十大挑战引领视觉-语言-动作模型未来发展方向
10 Open Challenges Steering the Future of Vision-Language-Action Models
November 8, 2025
作者: Soujanya Poria, Navonil Majumder, Chia-Yu Hung, Amir Ali Bagherzadeh, Chuan Li, Kenneth Kwok, Ziwei Wang, Cheston Tan, Jiajun Wu, David Hsu
cs.AI
摘要
得益于遵循自然语言指令的能力,视觉-语言-动作模型在具身人工智能领域日益普及,这延续了其前身——大语言模型和视觉语言模型取得的广泛成功。本文系统梳理了VLA模型发展进程中的十大核心里程碑:多模态融合、推理能力、数据构建、评估体系、跨机器人动作泛化、运行效率、全身协调、安全性保障、智能体架构以及人机协作。我们还深入探讨了空间理解、世界动态建模、后训练优化和数据合成等新兴技术趋势——这些方向共同推动着VLA模型实现上述里程碑目标。通过系统分析,我们希望引导学界关注那些能加速VLA模型获得更广泛适用性的研究路径。
English
Due to their ability of follow natural language instructions,
vision-language-action (VLA) models are increasingly prevalent in the embodied
AI arena, following the widespread success of their precursors -- LLMs and
VLMs. In this paper, we discuss 10 principal milestones in the ongoing
development of VLA models -- multimodality, reasoning, data, evaluation,
cross-robot action generalization, efficiency, whole-body coordination, safety,
agents, and coordination with humans.
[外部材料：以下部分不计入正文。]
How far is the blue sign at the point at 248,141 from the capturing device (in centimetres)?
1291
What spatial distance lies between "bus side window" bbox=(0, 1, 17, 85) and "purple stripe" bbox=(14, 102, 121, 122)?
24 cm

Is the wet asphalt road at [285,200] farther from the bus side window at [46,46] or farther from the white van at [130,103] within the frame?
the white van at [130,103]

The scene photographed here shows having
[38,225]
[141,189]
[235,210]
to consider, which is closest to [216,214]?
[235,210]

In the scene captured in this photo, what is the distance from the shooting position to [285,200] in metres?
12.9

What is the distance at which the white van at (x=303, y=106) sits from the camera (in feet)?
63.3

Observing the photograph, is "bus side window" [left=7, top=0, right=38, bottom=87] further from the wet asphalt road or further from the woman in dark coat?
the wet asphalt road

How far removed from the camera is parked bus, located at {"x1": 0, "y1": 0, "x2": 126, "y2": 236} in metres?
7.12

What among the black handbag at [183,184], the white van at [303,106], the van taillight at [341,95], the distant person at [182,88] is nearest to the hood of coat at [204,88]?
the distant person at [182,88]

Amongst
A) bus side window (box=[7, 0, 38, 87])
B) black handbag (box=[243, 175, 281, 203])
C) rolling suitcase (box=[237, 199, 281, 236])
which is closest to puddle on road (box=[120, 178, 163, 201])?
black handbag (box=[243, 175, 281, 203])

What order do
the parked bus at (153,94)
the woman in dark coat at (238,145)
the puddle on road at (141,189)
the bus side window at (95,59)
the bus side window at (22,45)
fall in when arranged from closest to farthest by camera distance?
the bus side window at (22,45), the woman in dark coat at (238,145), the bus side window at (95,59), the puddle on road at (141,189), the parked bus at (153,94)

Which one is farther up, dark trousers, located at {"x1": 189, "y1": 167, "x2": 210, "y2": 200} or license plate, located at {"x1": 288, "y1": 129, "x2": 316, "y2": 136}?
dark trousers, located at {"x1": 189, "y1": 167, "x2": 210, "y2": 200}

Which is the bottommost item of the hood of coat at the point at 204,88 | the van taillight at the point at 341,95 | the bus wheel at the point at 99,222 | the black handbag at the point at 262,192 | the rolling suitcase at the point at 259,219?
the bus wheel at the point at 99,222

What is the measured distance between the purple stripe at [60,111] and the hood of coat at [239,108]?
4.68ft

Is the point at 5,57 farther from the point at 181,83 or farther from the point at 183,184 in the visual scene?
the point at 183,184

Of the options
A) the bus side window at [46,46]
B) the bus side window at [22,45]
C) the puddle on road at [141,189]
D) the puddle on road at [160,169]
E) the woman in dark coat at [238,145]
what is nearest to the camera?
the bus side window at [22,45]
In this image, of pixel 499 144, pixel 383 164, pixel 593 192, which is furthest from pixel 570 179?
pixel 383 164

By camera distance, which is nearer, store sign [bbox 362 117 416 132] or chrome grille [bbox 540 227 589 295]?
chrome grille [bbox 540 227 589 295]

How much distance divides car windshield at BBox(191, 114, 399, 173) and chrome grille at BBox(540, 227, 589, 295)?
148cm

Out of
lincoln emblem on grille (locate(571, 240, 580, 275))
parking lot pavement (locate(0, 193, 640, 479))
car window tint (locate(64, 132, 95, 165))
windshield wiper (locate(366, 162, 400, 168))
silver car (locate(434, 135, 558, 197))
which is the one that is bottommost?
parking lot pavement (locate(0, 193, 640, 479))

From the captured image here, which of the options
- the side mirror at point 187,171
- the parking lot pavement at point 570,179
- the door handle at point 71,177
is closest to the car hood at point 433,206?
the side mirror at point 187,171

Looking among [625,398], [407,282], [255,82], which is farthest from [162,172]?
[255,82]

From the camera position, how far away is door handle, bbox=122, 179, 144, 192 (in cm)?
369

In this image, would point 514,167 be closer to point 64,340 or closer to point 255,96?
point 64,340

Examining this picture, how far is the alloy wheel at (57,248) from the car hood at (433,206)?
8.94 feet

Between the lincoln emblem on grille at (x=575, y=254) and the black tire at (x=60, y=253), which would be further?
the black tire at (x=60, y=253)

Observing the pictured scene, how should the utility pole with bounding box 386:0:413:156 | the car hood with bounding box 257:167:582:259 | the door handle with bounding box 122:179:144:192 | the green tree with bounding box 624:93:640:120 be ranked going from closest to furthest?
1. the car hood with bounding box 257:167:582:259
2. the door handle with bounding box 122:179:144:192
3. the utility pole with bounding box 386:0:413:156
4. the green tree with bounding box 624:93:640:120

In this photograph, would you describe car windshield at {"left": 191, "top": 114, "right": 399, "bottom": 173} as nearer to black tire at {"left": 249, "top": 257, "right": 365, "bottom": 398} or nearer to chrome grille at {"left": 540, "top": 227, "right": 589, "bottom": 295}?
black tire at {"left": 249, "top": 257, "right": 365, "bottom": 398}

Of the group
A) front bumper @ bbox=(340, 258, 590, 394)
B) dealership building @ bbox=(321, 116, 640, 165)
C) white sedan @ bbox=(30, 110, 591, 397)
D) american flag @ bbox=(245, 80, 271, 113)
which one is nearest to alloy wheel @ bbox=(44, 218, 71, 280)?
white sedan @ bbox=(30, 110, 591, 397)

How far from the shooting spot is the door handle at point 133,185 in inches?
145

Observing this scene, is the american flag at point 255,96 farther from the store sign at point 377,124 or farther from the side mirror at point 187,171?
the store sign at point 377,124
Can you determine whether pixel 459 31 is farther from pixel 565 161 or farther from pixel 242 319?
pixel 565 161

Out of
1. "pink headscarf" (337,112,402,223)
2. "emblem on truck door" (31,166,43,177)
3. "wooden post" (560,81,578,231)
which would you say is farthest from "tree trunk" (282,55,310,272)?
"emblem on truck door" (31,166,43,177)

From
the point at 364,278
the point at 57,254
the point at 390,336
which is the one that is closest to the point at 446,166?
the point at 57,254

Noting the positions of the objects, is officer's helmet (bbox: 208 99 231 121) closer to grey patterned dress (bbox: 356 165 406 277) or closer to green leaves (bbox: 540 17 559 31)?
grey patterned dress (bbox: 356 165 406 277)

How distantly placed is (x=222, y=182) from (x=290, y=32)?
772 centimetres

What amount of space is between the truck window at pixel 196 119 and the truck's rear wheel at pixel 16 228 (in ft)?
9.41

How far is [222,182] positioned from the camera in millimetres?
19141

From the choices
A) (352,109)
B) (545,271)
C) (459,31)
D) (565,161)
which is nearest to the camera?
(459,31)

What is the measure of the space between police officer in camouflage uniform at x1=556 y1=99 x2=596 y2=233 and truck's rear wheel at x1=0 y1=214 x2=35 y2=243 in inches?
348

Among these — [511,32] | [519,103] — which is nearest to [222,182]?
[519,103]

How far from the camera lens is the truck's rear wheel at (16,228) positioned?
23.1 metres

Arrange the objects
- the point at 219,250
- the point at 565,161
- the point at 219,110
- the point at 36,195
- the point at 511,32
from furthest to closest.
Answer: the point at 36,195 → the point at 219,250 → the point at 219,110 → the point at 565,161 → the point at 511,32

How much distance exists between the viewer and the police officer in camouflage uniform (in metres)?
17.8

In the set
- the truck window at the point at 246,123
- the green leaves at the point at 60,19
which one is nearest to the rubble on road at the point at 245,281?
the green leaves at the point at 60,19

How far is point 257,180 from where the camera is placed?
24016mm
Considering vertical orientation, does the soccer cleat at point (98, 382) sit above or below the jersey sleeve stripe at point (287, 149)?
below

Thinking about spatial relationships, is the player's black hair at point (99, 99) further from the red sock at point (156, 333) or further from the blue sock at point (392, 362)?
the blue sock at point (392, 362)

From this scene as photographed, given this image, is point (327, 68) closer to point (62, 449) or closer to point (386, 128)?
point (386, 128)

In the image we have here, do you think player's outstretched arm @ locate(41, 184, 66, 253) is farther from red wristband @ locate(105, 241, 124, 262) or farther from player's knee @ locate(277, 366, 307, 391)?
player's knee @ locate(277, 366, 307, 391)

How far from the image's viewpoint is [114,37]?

Furthermore, we discuss the emerging
trends of using spatial understanding, modeling world dynamics, post training,
and data synthesis -- all aiming to reach these milestones. Through these
discussions, we hope to bring attention to the research avenues that may
accelerate the development of VLA models into wider acceptability.